Randomization, Conditioning, and Advertising
Advertising is demeaning, promotes the wrong kinds of values, and should be severely regulated, or even banned. Advertising is a form of commercial expression that is intended to satisfy the individual consumer’s need for information about a firm’s legal offerings. Barring instances of deception or injury caused to consumers, no restriction should be imposed on advertising for legal products or services. These are the two attitudes to advertising with which we are familiar.
The topic I will focus on is media communications, especially visual media such as television, that rely on repeated exposures for their effectiveness and operate by non-symbolic means. This includes the exposure effect and classical conditioning. These can be argued to make up a significant percentage of advertising.
In outline, evidence points to the plausibility of the following idea: randomization of exposures weakens the effectiveness of classical conditioning and the exposure effect. Thus, randomization would undercut the effectiveness of repeated advertising to the extent that effective advertising exploits classical conditioning and the exposure effect. The most practicable way of ensuring exposure randomization is by providing widespread incentives for firms to advertise. This supports commercial free speech and competition. This would, paradoxically for common sense, also most effectively undercut the impact of advertising on individual consumers, if the evidence and theories adduced by psychologists and marketing researchers since at least the 1960s are used as guidelines. In any case, this evidence and theoretical material, which is readily available, has not been, to my knowledge examined for its relevance to debates concerning the ethics of advertising. It is the task of this proposal to examine their contribution to the ethical debate more closely in a way that reflects contemporary developments in business and social trends.

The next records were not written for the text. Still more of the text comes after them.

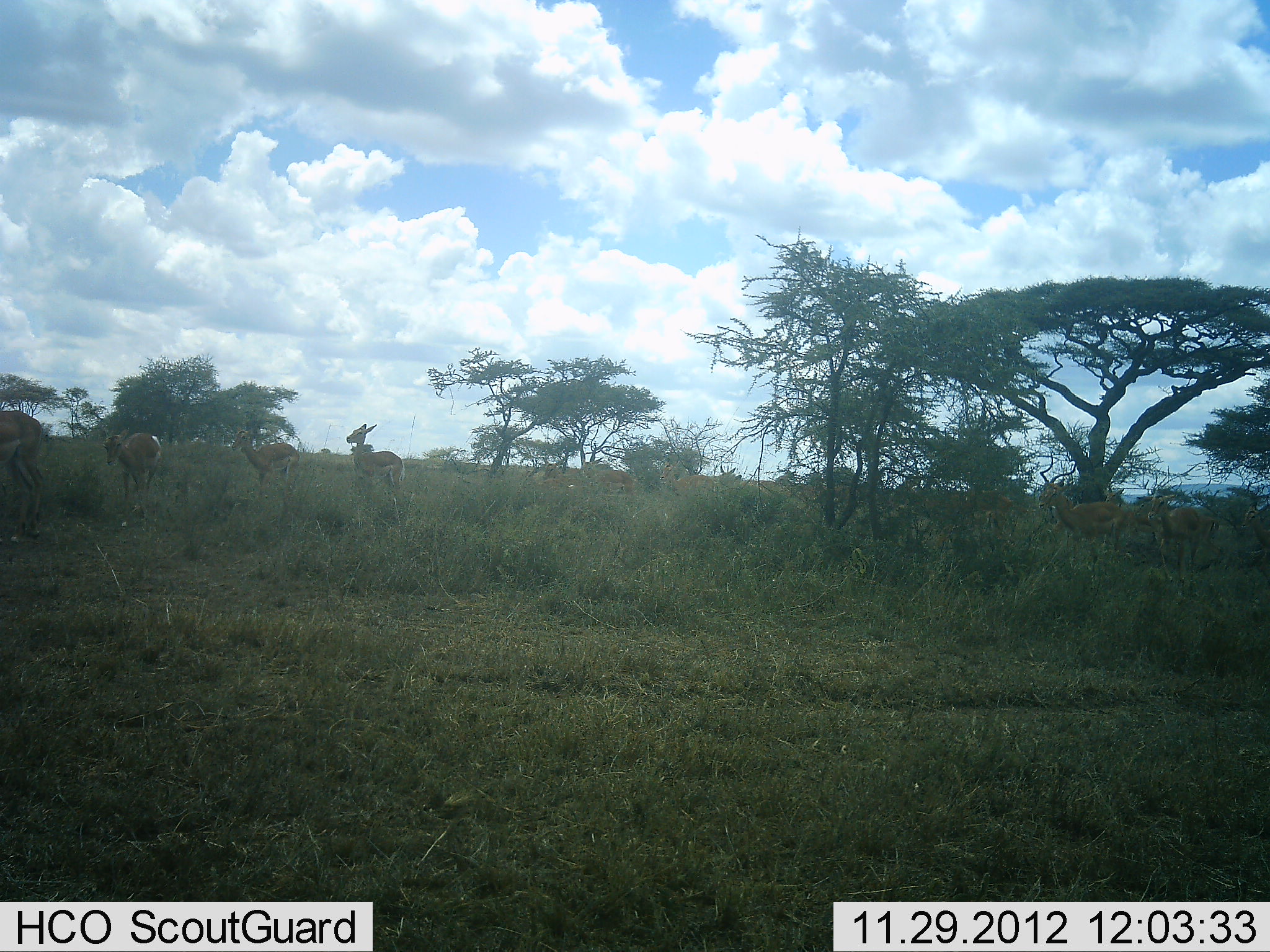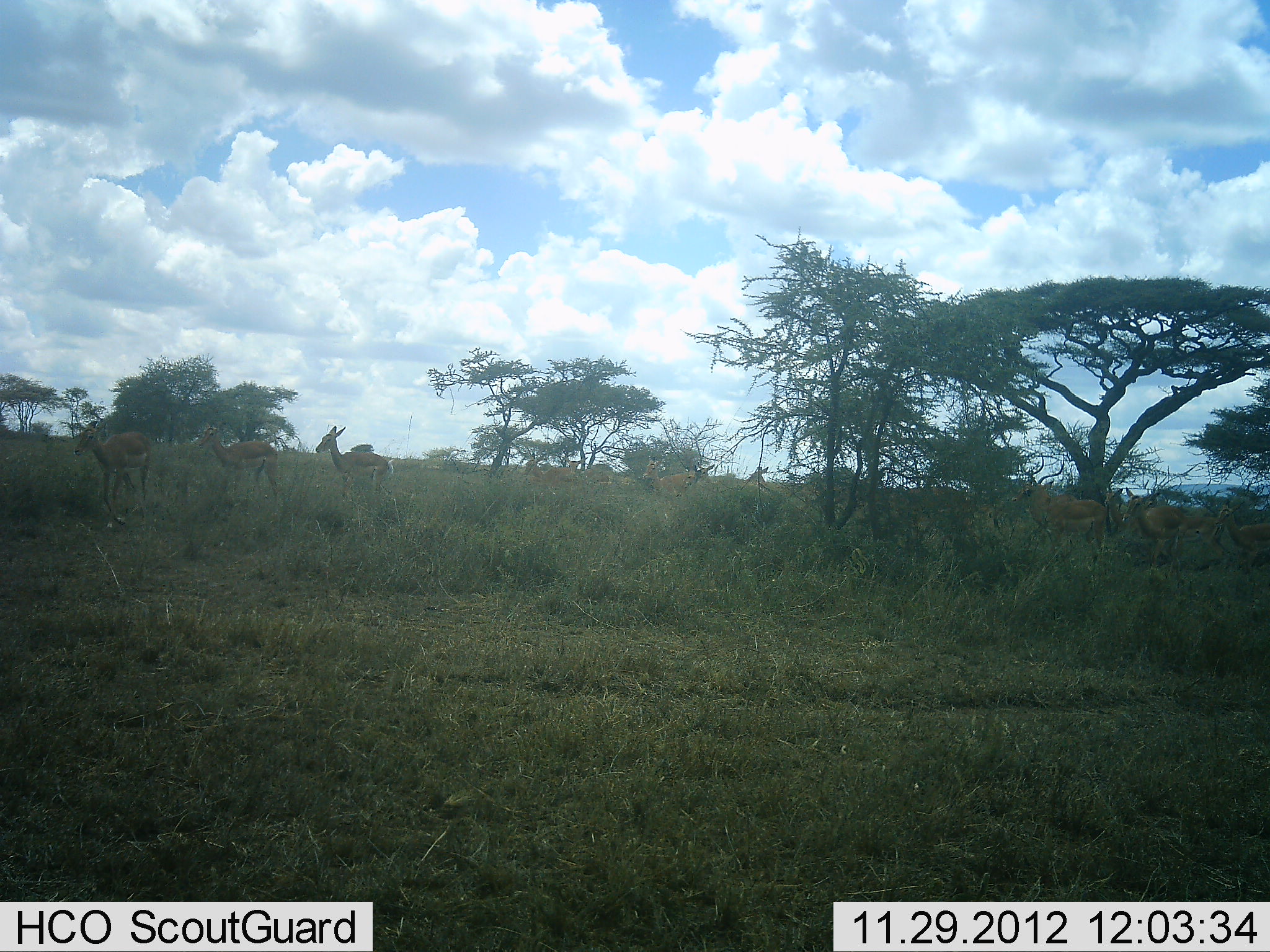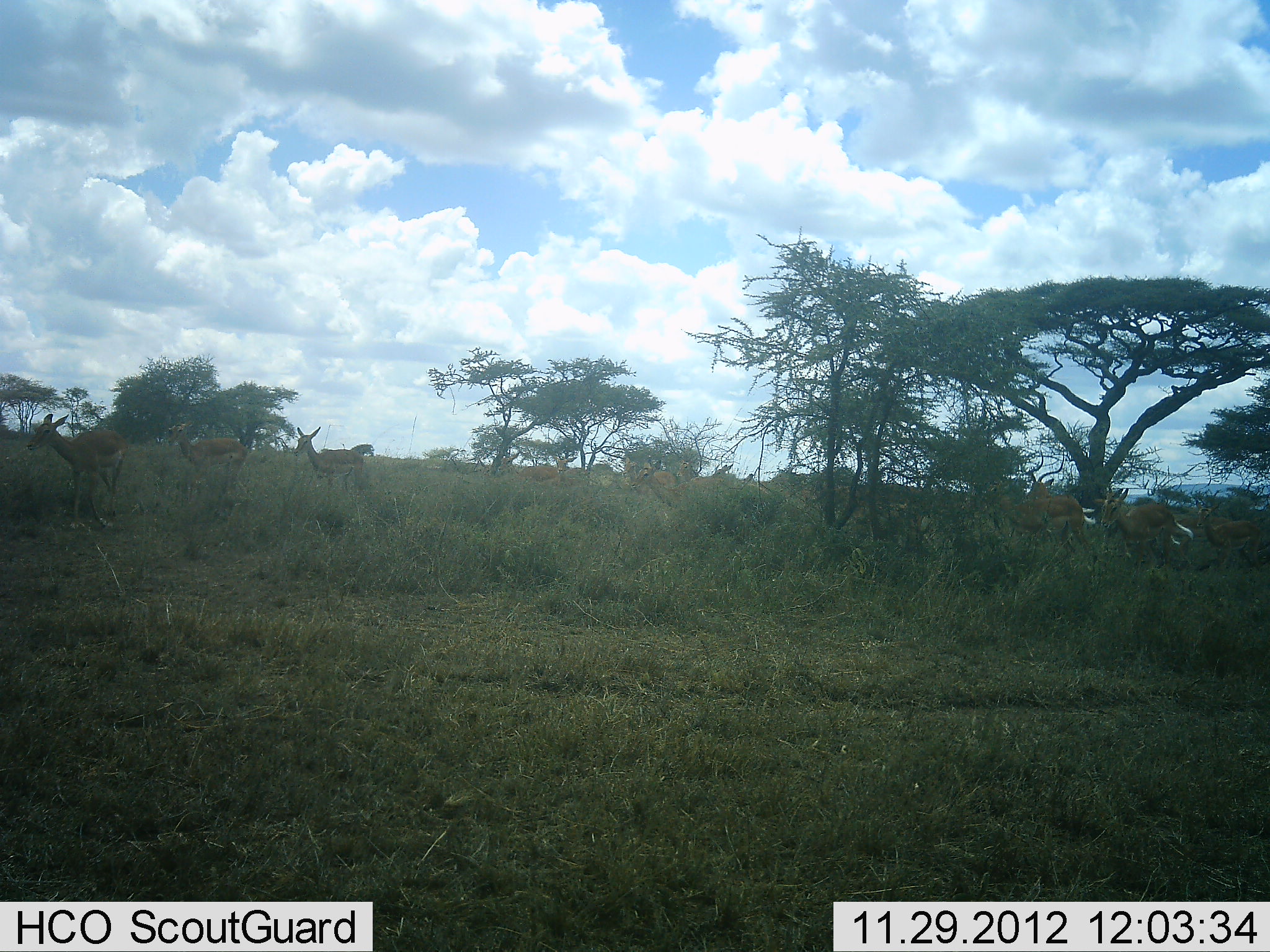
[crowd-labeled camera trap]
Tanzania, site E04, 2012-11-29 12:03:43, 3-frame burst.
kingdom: Animalia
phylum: Chordata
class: Mammalia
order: Artiodactyla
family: Bovidae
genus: Aepyceros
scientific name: Aepyceros melampus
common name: impala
Impala (Aepyceros melampus), count 11-50. Behavior (volunteer vote fractions): standing 0%, resting 0%, moving 100%, interacting 0%. Young present (vote fraction): 0%. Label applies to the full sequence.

Astrid Vicas (United States)
Department of Philosophy
Saint Leo University
Astrid Vicas is an associate professor of philosophy at Saint Leo University, Florida. She is currently working on projects examining the relation between agency, culture, and values. “Action in the Fast Lane” focuses on the impact of developments in technology and business on our conceptions of individual agency. “The Aim and Structure of Fiction as Practice” explores how collective agency creates value-laden practices.